• [PROBLEM]
From the forum reply on mining top-K sequential rules, duplicate the stretch from "Re: Mining Top" through "loss of generality).".

• [PASSAGE]
━━━━━━━━━━━━━━━━━━━━━━━━━━━━━━

Re: Mining Top K sequential rules
Date: May 13, 2014 02:29PM
Hi,
Here is the link to download the PDF of the powerpoint presentation:
http://www.philippe-fournier-viger.com/spmf/TOPSEQRULES_sequential_rules_pdf
If it still does not work, you may send me an e-mail at philippe.fv AT gmail.com and I can send it directly to your e-mail.
Note however that the powerpoint is not very detailed. It just gives the main points about the algorithm.
Yes, the rule {a, b, c}⇒{e, f, g} could be written as {b,a,c}⇒{g, f, e} and it would have the same meaning. But to make it easier to read, in the examples provided in the paper the letters are always alphabetically ordered. Note also that in the implementations letters are also alphabetically ordered. The reason is that it allows some optimizations (without any loss of generality).

━━━━━━━━━━━━━━━━━━━━━━━━━━━━━━

• [DATASET RECORDS]

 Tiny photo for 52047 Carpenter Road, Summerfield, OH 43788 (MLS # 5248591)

━━━━━━━━━━━━━━━━━━━━━━━━━━━━━━

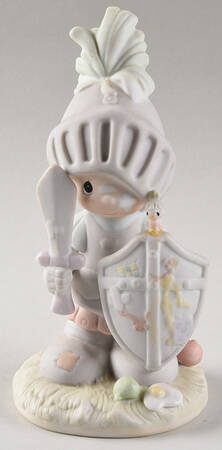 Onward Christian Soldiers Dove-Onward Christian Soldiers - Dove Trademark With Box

━━━━━━━━━━━━━━━━━━━━━━━━━━━━━━

• [SOLUTION TO THIS PROBLEM]
Re: Mining Top K sequential rules
Date: May 13, 2014 02:29PM
Hi,
Here is the link to download the PDF of the powerpoint presentation:
http://www.philippe-fournier-viger.com/spmf/TOPSEQRULES_sequential_rules_pdf
If it still does not work, you may send me an e-mail at philippe.fv AT gmail.com and I can send it directly to your e-mail.
Note however that the powerpoint is not very detailed. It just gives the main points about the algorithm.
Yes, the rule {a, b, c}⇒{e, f, g} could be written as {b,a,c}⇒{g, f, e} and it would have the same meaning. But to make it easier to read, in the examples provided in the paper the letters are always alphabetically ordered. Note also that in the implementations letters are also alphabetically ordered. The reason is that it allows some optimizations (without any loss of generality).